With the words “that’s enough, this far and no further,” the letter from the parents’ associations concluded with the appeal for “statewide assessments of learning progress without the awarding of grades,” “the repetition of the pandemic year without consequences,” and centrally coordinated digital learning material and significantly reduced learning plans.
In October, 20 parents’ associations from across Germany protested against the brutal policy of reopening schools and the efforts by health authorities to cover up cases. In a joint letter to German Chancellor Angela Merkel and several other federal politicians, they expressed their alarm “that the entire class or year group does not need to go into quarantine, but only often the person who was sitting next to the infected person.”

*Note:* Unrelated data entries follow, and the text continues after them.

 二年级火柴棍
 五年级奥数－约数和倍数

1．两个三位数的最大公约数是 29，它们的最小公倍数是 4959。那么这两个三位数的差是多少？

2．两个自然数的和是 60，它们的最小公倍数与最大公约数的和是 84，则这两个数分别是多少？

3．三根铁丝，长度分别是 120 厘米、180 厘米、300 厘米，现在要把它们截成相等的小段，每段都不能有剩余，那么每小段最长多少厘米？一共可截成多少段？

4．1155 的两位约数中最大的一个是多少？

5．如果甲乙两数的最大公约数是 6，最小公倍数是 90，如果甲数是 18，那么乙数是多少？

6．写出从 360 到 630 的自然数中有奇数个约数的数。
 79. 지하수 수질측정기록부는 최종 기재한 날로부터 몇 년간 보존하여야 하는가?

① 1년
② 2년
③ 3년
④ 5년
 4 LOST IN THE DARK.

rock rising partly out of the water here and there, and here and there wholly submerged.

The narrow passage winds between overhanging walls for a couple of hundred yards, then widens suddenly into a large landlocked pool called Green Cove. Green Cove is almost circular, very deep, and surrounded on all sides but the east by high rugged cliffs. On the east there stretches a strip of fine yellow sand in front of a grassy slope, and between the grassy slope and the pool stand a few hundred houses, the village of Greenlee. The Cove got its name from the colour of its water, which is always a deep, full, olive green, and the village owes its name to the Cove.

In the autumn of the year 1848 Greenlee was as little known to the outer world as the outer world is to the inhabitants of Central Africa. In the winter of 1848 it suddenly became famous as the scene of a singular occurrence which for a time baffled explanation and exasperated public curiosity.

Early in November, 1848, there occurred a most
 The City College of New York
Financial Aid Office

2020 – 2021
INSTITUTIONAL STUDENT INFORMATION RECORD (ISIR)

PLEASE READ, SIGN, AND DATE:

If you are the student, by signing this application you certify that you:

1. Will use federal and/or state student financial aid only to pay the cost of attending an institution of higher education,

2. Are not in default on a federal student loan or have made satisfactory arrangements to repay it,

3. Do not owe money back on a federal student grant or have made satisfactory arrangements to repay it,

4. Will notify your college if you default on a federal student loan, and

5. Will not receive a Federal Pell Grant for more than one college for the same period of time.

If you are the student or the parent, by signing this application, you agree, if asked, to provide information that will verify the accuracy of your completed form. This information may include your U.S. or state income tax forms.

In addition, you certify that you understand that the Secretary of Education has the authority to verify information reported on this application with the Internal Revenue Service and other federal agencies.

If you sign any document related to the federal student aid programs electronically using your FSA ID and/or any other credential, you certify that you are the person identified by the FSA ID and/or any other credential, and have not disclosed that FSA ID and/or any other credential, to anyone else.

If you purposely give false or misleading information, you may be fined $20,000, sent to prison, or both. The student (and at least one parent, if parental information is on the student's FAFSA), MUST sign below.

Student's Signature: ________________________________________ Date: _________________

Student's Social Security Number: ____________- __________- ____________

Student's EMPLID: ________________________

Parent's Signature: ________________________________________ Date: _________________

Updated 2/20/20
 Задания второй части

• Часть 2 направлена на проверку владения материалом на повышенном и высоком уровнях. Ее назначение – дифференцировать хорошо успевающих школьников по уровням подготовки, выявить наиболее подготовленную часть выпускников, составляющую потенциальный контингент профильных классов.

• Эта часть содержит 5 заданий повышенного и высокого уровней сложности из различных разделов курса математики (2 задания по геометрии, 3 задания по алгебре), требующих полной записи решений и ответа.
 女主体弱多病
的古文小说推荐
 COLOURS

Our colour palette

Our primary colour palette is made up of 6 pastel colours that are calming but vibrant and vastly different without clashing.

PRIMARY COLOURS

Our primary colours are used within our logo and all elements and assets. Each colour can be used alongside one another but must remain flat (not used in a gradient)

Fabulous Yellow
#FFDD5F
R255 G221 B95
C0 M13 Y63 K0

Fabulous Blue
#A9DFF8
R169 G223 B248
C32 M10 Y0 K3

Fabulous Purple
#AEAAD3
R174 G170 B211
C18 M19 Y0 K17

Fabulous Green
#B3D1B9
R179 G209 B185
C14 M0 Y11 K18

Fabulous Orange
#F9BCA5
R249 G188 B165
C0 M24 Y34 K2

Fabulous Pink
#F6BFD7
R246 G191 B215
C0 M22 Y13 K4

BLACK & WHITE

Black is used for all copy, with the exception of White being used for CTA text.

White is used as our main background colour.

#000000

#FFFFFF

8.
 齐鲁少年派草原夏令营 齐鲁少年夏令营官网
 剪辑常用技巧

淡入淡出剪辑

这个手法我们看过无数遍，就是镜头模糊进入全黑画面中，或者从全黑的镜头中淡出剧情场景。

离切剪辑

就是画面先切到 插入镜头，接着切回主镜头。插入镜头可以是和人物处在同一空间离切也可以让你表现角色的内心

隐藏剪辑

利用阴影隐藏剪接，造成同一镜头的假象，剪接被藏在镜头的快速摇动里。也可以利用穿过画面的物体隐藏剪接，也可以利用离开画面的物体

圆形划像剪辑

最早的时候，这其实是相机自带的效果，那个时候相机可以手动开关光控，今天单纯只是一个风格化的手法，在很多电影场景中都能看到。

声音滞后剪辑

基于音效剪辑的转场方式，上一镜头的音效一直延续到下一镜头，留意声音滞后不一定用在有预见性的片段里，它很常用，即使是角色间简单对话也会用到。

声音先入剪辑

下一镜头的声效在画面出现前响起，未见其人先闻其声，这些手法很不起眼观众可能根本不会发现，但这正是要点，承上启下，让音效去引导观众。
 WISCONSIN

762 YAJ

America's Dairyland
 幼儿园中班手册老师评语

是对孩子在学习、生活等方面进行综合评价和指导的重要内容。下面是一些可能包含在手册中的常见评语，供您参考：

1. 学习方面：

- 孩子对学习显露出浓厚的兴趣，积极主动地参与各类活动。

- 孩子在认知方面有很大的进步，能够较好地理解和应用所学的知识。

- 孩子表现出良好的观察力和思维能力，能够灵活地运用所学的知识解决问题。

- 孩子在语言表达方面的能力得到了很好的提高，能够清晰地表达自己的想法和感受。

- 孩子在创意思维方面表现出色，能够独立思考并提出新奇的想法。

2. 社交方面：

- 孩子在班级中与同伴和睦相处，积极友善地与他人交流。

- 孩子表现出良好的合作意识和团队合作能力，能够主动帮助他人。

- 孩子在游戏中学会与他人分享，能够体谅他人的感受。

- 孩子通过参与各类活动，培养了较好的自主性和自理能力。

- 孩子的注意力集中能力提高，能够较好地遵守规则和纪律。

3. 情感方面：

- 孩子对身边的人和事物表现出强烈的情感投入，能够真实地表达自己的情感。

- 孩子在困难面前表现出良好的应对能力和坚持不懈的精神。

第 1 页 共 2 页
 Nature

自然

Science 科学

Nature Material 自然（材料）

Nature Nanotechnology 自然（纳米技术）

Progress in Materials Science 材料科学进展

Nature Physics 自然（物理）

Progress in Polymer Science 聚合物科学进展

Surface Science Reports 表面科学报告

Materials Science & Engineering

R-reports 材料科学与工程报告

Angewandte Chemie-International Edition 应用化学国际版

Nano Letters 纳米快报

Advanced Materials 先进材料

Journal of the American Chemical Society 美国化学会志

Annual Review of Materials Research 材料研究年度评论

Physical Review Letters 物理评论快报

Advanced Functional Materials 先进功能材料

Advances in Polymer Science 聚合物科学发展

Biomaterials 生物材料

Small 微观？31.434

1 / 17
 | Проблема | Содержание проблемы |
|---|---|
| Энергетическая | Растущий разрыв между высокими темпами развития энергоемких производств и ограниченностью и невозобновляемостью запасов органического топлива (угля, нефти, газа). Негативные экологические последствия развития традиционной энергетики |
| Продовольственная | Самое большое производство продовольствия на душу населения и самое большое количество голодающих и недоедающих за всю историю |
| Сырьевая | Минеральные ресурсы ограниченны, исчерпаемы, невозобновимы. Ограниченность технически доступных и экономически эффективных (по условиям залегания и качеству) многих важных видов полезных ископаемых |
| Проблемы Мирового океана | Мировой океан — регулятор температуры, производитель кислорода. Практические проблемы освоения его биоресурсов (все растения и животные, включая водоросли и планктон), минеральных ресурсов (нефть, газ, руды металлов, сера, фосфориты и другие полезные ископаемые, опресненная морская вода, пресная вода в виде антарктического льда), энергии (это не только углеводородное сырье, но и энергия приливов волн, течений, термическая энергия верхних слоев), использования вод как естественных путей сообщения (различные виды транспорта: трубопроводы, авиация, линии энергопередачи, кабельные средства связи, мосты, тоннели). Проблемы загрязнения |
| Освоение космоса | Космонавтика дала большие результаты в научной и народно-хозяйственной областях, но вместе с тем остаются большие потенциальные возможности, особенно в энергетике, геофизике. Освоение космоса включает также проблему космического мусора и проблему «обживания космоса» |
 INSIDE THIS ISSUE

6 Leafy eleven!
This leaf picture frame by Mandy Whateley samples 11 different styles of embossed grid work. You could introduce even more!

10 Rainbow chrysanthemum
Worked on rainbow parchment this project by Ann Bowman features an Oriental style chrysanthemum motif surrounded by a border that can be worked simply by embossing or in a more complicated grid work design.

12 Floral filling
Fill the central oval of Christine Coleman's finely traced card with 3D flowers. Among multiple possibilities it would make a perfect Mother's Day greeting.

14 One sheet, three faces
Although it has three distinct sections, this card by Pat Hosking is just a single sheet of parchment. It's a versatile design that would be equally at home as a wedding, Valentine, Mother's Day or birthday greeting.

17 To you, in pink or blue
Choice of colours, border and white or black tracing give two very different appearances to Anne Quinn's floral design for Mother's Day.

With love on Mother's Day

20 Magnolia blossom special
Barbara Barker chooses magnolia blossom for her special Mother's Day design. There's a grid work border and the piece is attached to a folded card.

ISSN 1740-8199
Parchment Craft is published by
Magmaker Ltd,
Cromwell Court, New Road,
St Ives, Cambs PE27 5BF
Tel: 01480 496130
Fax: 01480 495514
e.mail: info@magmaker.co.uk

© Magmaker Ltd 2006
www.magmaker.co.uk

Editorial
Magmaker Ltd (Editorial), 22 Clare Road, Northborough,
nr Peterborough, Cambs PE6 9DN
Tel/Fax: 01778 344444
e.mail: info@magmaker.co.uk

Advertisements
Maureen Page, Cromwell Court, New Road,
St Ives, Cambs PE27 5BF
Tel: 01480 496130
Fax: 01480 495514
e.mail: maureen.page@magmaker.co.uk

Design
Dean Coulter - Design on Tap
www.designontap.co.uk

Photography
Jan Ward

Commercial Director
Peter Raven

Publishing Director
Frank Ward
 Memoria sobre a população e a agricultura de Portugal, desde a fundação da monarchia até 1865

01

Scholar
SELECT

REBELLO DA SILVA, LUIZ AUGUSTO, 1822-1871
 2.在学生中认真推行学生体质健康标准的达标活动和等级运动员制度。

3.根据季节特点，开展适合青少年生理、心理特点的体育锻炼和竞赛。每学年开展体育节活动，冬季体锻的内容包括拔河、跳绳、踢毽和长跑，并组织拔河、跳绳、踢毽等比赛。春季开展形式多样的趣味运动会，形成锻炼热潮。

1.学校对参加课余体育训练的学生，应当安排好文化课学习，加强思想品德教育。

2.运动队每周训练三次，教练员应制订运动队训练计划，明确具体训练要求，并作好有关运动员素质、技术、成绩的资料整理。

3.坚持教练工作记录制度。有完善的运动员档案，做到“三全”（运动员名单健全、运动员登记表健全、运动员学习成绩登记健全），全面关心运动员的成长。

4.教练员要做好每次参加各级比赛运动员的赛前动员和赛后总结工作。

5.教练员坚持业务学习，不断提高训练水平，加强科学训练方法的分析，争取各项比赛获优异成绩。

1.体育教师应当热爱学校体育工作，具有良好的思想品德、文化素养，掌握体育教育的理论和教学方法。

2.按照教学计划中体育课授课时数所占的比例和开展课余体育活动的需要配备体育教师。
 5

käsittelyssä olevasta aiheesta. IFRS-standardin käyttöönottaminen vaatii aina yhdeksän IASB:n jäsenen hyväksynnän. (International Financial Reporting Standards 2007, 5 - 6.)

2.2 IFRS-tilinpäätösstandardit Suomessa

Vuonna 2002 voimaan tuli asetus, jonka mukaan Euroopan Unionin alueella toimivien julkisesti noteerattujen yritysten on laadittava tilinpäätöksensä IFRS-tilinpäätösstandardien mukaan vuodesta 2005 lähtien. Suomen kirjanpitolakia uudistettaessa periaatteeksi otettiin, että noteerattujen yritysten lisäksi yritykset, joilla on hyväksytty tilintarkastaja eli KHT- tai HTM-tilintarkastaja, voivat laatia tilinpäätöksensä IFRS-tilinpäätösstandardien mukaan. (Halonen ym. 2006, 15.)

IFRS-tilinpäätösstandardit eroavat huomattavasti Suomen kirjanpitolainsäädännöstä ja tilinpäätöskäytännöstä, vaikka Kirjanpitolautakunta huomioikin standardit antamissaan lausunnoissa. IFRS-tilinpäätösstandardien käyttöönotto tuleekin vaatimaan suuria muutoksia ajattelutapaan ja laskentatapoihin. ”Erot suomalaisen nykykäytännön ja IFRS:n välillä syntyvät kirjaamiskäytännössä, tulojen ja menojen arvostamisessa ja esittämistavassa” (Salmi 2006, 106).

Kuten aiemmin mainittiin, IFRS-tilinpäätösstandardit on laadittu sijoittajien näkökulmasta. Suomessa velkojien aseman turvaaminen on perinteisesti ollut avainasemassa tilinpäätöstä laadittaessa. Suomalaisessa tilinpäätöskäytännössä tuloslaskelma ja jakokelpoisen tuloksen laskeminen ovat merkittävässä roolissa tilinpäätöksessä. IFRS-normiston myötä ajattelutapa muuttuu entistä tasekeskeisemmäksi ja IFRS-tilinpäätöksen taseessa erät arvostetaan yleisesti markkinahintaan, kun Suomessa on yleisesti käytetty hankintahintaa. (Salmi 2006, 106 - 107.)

The signatories also pointed out, “But the ministries don’t allow the infection chains to be examined by scientific analysis. Due to the fact that there are many cases in which entire cohorts are not tested, asymptomatic infections can neither be pursued nor proven.”
This has resulted, according to the RKI, in the origin of 75 percent of all infections being “unknown.” This “diffuse spread” serves as a pretext for governments to adopt totally ineffectual measures, while schools, kindergartens, and factories and other business sites remain open.
Another report from Bavaria shows the disastrous consequences of the conscious policy of mass infection. A recent study by scientists at the Helmholtz Centre in Munich suggests that six times as many children and young people have been infected than were officially recorded in government statistics. The research led by Markus Hippich and Dr. Anette-Gabrielle Ziegle examined 12,000 children and young people between the ages of 1 and 18 for antibodies against the virus.
The scientists discovered that between April and July, an average of 0.87 percent of children and young people had antibodies, six times higher than the positive tests recorded in official statistics. Given the fact that around half of all infections among children are asymptomatic, and that health authorities have a policy of only ordering tests for the students who are directly affected, the virus was able to spread undetected.
Last month, the Princeton Environmental Institute (PEI), Johns Hopkins University, and the University of California at Berkeley published the largest contact tracing study to date in the journal Science. Working with the health authorities in the Indian states of Tamil Nadu and Andhra Pradesh, the authors analysed the infection chains and death rate of close to 600,000 residents, who came into contact with close to 85,000 infected people.
The study once again shed light on the importance of “super-spreader” events, and concluded that environments like “offices, households, schools” and party-like indoor events are particularly dangerous. According to the researchers, children and young people play a “key role” in spreading the virus and are “very efficient transmitters.”
The research results confirm the warnings made by the World Socialist Web Site since the beginning of the pandemic: unsafe in-person teaching is part of the campaign of capitalist governments for the deliberate mass infection of the population. International studies have repeatedly proven that the closure of schools, kindergartens and industrial facilities is the most effective way to combat the pandemic. But this can only be achieved through the mobilization of the working class in opposition to the “herd immunity” policy of the ruling class.